ウォルマート(WMT)の株価は、ここ数ヶ月間厳しい状況に置かれている。52週高値の135.15ドルを記録し、一時的に株式時価総額1兆ドルの水準を超えた後、株価は大幅に切り下げられた。WMTは金曜日に102.63ドルで寄り付き、時価総額は約8,160億ドルとなり、5月の高値からおよそ5分の1下落した。この下落の大部分は、5月と8月20日の2回の決算発表によるものだ。
2回の決算が下落の要因に
最初の打撃は5月の第1四半期決算だった。売上高は前年同期比7.3%増と堅調だったものの、EPS(1株当たり利益)のガイダンスが市場予想を下回り、株価は当日約7%下落した。第2四半期決算は8月20日に発表され、市場の反応はさらに悪化した。米国の既存店可比売上高は2.6%にとどまり、アナリストが予想していた3.8%を大きく下回ったほか、0.62~0.64ドルとした第3四半期のEPSガイダンスも、コンセンサス予想の0.68ドルを下回った。WMTは1日の取引で9.2%下落し、時価総額から800億ドル超が消失した。
ただし、既存店可比売上高の表層的な数字には補足が必要だ。医薬品価格をめぐる規制変更が、ヘルス・ウェルネス部門の重しとなっていた。この影響を除外すると、既存店可比売上高は3.4%に近い水準だった。依然として予想を下回ったものの、表向きの数字が示唆するような急落ではなかった。
実績値ベースでは、第2四半期は売り崩しが示唆する以上に堅調だった。EPSは0.81ドルとなり、コンセンサス予想の0.74ドルを上回った。売上高は1,879.4億ドルに達し、予想だった1,866.4億ドルを上回って前年同期比5.9%増となった。自己資本利益率(ROE)は21.83%だった。
デジタル事業は成長を継続
既存店可比売上高の数字が注目を集める一方で、ウォルマートのデジタル事業は異なる状況を示していた。世界全体のEC(電子商取引)は前年同期比23%成長し、米国のECは24%増加した。マーケットプレイスの売上高は52%急増し、会員費収入は17%増加、店舗配送(ストアフルフィルドデリバリー)は43%成長した。
とりわけ際立ったのは広告事業だ。広告収入全体は前年同期比38%成長し、Walmart Connectは43%増加した。アナリストは、広告事業の粗利益率を70%近くと推定している。広告と会員費を合わせると、総収入のごく一部にすぎないにもかかわらず、現在ではウォルマートの営業利益の約3分の1を占めている。
Walmart Connectのビジネスモデルは明快だ。ブランドは、買い物客がウォルマートのプラットフォームで検索した際に自社製品が表示されるよう対価を支払う。そのため、1人の顧客から、レジでの小売売上と、その顧客へのリーチのために支払ったブランドからの広告収入の両方を生み出すことができる。投資家が、ウォルマートが従来の食料品・一般雑貨販売を超えて拡大を続けられるかどうかの兆候を探す中で、広告事業の存在感はますます高まっている。
バリュエーションは依然として高いが緩和傾向
WMTは割安な銘柄ではない。予想利益で約36倍のPERで取引されており、セクター平均の15倍や、直近5年間の平均である約30倍を大きく上回っている。第1四半期決算前にはこの倍率は46倍、第2四半期決算前には38倍だった。2回にわたるバリュエーション圧縮により、一部のプレッシャーは和らいだ。

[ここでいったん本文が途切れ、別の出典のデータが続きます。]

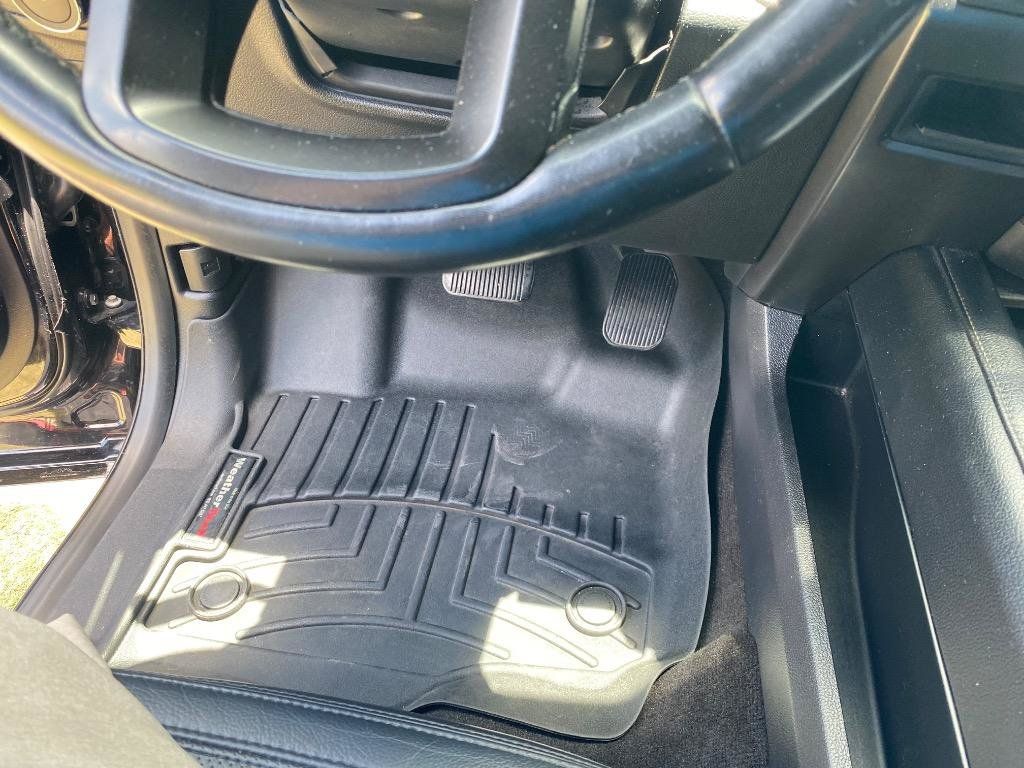 Used 2019 Ford Expedition Limited RWD image 31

ウォール街もこの銘柄から目を背けているわけではない。WMTをカバレッジする32人のアナリストのうち29人が「買い」評価を付けており、平均目標株価は129.57ドルで、現在水準から約26%の上昇余地を示している。ジェフリーズは目標株価120ドルで「買い」評価を再確認し、ガゲンハイムとみずほはいずれも130ドルの目標株価を設定した。
インサイダー取引に関しては、エグゼクティブ・バイスプレジデント(EVP)のダニエル・ダンカーが8月26日、平均価格105.35ドルで50,644株を売却した。この売却は、株式報酬のベスティング(権利確定)に伴う納税義務に充てるため、事前に設定された10b5-1プランに基づいて実施されたものである。